The safety and usefulness of cool head–warm body perfusion in aortic surgery

Hiroshi Takano, Tetsuo Sakakibara, Ryosuke Matsuwaka, Tatsuyuki Hori, Nobuo Sakagoshi, Nobuyuki Shinohara

Department of Cardiovascular Surgery, Osaka Police Hospital, 10-31 Kitayamacho, Tennoji-ku, Osaka 543-0035, Japan

Received 8 September 1999; received in revised form 30 April 2000; accepted 14 June 2000.

Corresponding author. Tel.: +81-6-6771-6051; fax: +81-6-6775-2881
e-mail: htakano{at}pop02.odn.ne.jp

Objective: To determine the safety and usefulness of antegrade hypothermic cerebral perfusion in conjunction with mild hypothermic (tepid) visceral perfusion (so-called cool head–warm body perfusion; CHWB) in aortic surgery; the clinical outcomes and perioperative data on this new technique were retrospectively analyzed. Methods: From January 1990 to March 1999, 59 patients underwent ascending aorta or aortic arch surgery using antegrade selective cerebral perfusion (SCP). Three perfusion techniques, differentiated by perfusion temperature, were used, those being deep hypothermia (DH; nasopharyngeal temperature of 20°C, n=14), moderate hypothermia (MH; nasopharyngeal temperature of 28°C, n=17) and CHWB (nasopharyngeal temperature of 25°C and bladder temperature of 32°C, n=28).
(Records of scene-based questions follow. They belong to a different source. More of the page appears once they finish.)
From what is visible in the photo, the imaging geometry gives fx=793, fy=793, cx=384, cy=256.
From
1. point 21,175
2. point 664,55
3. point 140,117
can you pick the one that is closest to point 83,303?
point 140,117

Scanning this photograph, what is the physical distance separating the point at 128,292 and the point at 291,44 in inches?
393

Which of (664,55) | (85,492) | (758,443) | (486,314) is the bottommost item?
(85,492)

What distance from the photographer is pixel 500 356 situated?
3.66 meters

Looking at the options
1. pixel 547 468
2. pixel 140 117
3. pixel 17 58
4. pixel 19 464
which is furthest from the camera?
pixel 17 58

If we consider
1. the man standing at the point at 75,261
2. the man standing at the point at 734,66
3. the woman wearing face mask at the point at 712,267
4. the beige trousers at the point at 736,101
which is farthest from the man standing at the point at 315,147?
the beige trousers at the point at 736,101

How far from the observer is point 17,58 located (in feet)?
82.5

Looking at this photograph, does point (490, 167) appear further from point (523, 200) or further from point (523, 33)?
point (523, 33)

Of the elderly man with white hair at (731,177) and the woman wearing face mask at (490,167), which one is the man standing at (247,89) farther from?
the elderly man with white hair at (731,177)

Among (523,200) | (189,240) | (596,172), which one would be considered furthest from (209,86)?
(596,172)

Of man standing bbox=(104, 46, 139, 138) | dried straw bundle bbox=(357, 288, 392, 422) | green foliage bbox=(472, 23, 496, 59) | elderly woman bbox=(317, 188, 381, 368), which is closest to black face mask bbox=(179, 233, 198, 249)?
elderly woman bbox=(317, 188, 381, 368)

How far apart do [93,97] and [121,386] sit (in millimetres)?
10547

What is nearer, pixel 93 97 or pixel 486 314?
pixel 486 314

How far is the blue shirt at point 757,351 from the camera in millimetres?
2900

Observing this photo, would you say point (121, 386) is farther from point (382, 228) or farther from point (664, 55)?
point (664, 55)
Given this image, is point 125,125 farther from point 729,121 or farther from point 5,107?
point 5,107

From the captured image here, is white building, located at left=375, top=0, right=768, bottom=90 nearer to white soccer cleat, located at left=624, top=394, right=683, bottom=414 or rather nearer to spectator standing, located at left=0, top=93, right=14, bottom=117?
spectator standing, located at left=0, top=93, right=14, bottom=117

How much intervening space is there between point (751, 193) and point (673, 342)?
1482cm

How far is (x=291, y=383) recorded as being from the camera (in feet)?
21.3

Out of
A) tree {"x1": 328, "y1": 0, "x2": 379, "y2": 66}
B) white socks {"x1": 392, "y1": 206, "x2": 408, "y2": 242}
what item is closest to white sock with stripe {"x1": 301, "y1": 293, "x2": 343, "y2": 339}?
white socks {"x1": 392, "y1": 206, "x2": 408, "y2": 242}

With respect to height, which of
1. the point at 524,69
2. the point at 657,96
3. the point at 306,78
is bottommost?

Selection of the technique largely followed a chronological pattern, in this order: DH, MH and, more recently, CHWB. The three groups were retrospectively compared in terms of operative outcome, duration of cardiopulmonary bypass (CPB) and operation, and intraoperative blood loss. Results: The early (within 30 days after surgery) mortality/hospital mortality (including operative mortality) was 7.1/21.4, 5.9/11.8 and 3.6/7.1% in the DH, MH and CHWB groups, respectively. The rate of stroke was 7.1, 6.3 and 3.6% in the DH, MH and CHWB groups, respectively. No statistical difference was found in early or hospital mortality, or in the rate of stroke among the three groups. The CPB time, especially the time for rewarming, was significantly shorter in the CHWB than in the DH group. Likewise, the operation time, especially the time after CPB, was significantly shorter in the CHWB than in the DH and MH groups. Blood loss was significantly less in the CHWB than in the DH group. Conclusion: Our data suggest that CHWB perfusion in aortic surgery is a safe and useful technique in shortening the operation time and reducing blood loss, but further prospective study is necessary.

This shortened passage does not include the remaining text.